Das Comprehensive Cancer Center (CCCC) zählt zu den führenden Krebszentren der Welt. Jährlich werden hier über 100.000 Patienten behandelt, mehr als 1.100 Tumorkonferenzen organisiert und man ist an über 300 klinischen Studien beteiligt.
Wie hat sich die Krebsmedizin in den letzten Jahren entwickelt?
Die Krebsmedizin entwickelt sich vor allem in zwei Bereichen: in der Präzisionsonkologie und der Immuntherapie, die die Behandlung vieler Tumoren revolutioniert haben. In der Präzisionsonkologie steht die Identifikation genetischer Alterationen im Fokus. Diese Veränderungen im Erbgut von Tumorzellen oder deren Vorläuferzellen spielen eine zentrale Rolle bei der Entstehung von Krebs, da sie grundlegende zelluläre Prozesse beeinflussen, die das Gleichgewicht zwischen Zellwachstum, -teilung und -tod regulieren. Neben Diagnose und Allgemeinzustand der Patienten sind diese molekularen Tumoreigenschaften entscheidend für die Therapie.
Wie hat sich das Überleben der Krebspatientinnen und -patienten durch die Präzisionsonkologie verändert?
In den vergangenen 20 Jahren sind in Deutschland mehr als 160 neue Medikamente gegen Krebs zugelassen worden, von denen weit über die Hälfte zielgerichtete Therapien waren. All diese Medikamente haben in klinischen Studien ihre lebensverlängernde Wirkung und Verträglichkeit unter Beweis stellen müssen. Zum Beispiel: Bevor wir die zielgerichtete Anti-EFGR-Therapie für das metastasierte kolorektale Karzinom hatten, lag das mittlere Überleben der Patienten bei 18-20 Monaten ab dem Zeitpunkt der Diagnose.

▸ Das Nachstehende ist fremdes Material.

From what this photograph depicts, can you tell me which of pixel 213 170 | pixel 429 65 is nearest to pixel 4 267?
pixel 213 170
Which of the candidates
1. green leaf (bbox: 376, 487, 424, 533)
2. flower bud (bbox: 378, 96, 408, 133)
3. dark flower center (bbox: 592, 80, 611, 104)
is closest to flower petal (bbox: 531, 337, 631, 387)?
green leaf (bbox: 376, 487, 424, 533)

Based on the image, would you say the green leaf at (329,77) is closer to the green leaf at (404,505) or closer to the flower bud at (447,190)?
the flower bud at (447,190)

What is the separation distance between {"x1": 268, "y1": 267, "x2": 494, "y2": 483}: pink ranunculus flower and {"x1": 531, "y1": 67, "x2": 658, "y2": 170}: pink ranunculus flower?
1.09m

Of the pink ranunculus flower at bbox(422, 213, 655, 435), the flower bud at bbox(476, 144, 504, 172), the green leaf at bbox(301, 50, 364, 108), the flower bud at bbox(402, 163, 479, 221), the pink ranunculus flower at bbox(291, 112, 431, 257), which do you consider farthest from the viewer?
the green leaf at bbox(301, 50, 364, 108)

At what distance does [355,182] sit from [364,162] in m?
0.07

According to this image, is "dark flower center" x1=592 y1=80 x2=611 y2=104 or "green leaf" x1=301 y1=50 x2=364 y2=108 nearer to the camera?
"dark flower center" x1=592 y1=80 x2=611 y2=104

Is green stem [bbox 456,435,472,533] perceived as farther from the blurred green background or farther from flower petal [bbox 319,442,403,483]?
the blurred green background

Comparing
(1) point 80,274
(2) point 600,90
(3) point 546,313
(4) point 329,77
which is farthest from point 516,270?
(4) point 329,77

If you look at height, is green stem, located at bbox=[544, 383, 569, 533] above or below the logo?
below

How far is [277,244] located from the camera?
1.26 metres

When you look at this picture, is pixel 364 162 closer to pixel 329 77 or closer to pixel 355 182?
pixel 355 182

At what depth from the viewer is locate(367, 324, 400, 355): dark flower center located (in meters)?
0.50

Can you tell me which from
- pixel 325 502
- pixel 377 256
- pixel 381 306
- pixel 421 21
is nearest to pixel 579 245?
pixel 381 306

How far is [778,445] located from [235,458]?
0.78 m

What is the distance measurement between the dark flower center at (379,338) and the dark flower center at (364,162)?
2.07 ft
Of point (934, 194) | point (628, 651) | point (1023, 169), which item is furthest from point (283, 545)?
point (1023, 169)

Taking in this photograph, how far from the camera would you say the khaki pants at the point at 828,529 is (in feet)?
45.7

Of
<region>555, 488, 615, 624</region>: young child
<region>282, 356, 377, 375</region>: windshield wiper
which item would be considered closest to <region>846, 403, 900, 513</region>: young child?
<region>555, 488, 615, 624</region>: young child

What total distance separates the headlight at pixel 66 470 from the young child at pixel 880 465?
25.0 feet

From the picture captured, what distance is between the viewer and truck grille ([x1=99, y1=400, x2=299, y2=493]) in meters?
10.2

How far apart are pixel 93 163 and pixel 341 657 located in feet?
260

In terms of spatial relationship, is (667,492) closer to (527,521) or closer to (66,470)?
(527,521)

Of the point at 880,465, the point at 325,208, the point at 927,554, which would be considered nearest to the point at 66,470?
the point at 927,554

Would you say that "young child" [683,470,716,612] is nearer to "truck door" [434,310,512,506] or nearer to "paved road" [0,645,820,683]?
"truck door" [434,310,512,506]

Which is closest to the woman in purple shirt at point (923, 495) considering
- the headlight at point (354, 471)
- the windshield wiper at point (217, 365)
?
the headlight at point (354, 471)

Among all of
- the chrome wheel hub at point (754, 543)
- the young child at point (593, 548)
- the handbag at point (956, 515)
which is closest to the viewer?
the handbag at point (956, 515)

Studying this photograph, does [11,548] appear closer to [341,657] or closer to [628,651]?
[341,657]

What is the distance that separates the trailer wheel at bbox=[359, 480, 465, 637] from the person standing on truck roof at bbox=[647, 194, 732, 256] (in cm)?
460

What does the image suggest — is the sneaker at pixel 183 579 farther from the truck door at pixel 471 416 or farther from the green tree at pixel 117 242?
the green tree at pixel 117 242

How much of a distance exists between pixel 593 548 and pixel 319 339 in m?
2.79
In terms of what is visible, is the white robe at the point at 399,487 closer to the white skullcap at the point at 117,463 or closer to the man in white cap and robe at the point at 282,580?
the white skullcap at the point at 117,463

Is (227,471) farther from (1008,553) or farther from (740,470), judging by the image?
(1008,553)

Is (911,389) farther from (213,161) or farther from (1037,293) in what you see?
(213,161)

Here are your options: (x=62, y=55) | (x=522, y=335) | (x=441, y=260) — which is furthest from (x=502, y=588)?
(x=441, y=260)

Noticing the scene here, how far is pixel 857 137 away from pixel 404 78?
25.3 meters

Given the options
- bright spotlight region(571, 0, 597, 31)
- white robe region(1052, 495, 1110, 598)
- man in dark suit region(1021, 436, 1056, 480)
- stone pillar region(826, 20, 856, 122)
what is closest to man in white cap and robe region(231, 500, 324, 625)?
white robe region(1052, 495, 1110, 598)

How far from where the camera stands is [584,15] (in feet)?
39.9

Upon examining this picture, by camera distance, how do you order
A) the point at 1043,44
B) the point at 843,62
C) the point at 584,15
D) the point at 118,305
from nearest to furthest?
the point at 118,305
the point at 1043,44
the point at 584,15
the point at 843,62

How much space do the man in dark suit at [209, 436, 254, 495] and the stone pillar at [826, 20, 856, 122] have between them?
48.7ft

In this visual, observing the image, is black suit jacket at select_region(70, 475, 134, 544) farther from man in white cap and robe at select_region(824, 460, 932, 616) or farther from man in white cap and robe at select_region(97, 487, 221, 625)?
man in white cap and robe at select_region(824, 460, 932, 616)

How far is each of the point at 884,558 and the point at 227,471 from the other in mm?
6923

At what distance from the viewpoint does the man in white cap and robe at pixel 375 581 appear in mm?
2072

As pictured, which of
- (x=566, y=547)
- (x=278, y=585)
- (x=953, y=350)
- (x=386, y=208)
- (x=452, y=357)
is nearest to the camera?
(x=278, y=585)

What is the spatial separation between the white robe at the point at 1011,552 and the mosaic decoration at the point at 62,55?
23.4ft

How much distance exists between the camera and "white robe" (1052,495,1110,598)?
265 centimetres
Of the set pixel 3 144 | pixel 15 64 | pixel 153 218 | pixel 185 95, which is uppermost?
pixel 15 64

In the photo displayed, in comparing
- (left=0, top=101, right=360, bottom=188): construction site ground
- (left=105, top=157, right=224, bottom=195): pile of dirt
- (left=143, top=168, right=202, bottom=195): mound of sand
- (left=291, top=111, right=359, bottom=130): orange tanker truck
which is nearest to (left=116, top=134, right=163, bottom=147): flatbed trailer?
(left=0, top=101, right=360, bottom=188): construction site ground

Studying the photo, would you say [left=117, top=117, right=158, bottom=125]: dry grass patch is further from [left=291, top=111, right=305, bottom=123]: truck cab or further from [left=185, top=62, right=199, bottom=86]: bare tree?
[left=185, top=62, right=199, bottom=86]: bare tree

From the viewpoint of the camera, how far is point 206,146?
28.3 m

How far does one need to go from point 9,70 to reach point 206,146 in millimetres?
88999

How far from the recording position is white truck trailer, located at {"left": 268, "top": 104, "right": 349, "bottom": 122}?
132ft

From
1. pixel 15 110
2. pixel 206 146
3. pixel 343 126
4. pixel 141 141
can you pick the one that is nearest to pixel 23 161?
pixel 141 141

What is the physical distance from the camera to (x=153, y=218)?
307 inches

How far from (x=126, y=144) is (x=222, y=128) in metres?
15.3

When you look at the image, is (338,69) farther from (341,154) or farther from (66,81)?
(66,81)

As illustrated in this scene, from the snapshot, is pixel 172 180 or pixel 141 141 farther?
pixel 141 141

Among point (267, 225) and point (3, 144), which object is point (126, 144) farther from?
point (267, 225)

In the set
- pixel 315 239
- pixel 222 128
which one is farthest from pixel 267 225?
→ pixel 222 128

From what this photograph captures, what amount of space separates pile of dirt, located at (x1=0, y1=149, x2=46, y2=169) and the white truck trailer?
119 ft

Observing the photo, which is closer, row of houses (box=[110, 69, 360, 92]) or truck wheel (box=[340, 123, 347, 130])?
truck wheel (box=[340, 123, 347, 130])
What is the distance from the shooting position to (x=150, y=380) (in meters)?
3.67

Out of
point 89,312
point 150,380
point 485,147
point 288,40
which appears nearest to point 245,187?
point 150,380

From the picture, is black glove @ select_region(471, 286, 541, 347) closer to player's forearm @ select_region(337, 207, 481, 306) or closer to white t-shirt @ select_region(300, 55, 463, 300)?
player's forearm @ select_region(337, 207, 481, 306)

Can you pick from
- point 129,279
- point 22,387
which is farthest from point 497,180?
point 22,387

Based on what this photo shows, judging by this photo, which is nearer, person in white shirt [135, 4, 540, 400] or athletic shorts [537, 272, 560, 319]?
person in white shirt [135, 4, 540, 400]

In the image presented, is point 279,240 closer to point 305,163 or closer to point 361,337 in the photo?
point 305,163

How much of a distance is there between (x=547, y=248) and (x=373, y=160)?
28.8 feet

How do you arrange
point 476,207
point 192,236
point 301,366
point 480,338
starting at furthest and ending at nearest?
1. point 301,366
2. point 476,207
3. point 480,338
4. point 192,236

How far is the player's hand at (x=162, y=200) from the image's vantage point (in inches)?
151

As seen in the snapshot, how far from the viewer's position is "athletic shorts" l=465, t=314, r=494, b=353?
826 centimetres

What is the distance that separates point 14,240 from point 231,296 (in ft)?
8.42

Das hat sich in molekular definierten Subgruppen nun fast verdoppelt, auf bis zu 36 Monate.
Wie stehen Sie zur Liquid-Biopsy-Analytik?
Liquid Biopsy, also die Analyse von Tumor-DNA im Blut, bietet in einigen Fällen klare Vorteile gegenüber der gewebebasierten Analyse. Die Entnahme einer Blutprobe ist schnell, einfach, nicht invasiv und erfasst die Gesamtheit aller genetischen Veränderungen in Primärtumoren und Metastasen. Zusätzlich bietet sie die Möglichkeit, Untersuchungen über den Verlauf einer Therapie hinweg durchzuführen. Dies ist besonders wichtig, da sich unter einer Therapie die molekularen und klonalen Strukturen der Tumoren verändern können, was häufig zu Therapieresistenzen führt. Diese können durch Liquid Biopsy frühzeitig erkannt werden, sodass bei einigen Krebsarten bereits die Therapie entsprechend angepasst werden kann.
Dies wird heute routinemäßig schon bei Patientinnen mit lokal fortgeschrittenem oder metastasiertem Mammakarzinom durchgeführt. Durch den Nachweis einer ESR1-Mutation können sie das Krebsmedikament Elacestrant verabreicht bekommen.
In der Therapie von metastasiertem Darmkrebs zeigen erste retrospektive Daten, dass eine zusätzliche Liquid Biopsy die RAS-Wildtyp- und RAS-mutierte Population besser definieren kann als die alleinige Standarddiagnostik aus Gewebeproben. Dies ist für die Entscheidung der gerade schon genannten Anti-EGFR-Therapie wichtig.
Wie ist Ihre Zukunftsvision für die Behandlung von Krebs?
In den kommenden Jahren wird die Krebsbehandlung erhebliche Fortschritte machen. Viele Tumorerkrankungen werden weiterhin nicht heilbar sein, aber als chronische Krankheiten behandelbar werden. Der Fokus für die Bestimmung von Prognose und Therapie wird sich vom Ursprung des Tumors zukünftig zu molekularen Subgruppen verlagern. Die molekulare Diagnostik wird also weiter an Gewicht und Bedeutung gewinnen. Patienten werden zunehmend in spezialisierten Zentren beraten, während die Behandlung wohnortnah erfolgt. Die Teilnahme an klinischen Studien bleibt entscheidend, um Fortschritte in der Onkologie zu fördern.
PROF. SEBASTIAN STINTZING leitet seit 2019 die Medizinische Klinik für Hämatologie, Onkologie und Tumorimmunologie der Charité Mitte. Sein Schwerpunkt liegt auf dem kolorektalen Karzinom und der personalisierten Medizin. Ziel seiner Arbeit ist es, Therapien maßzuschneidern, um die Behandlung von Patientinnen und Patienten zu verbessern.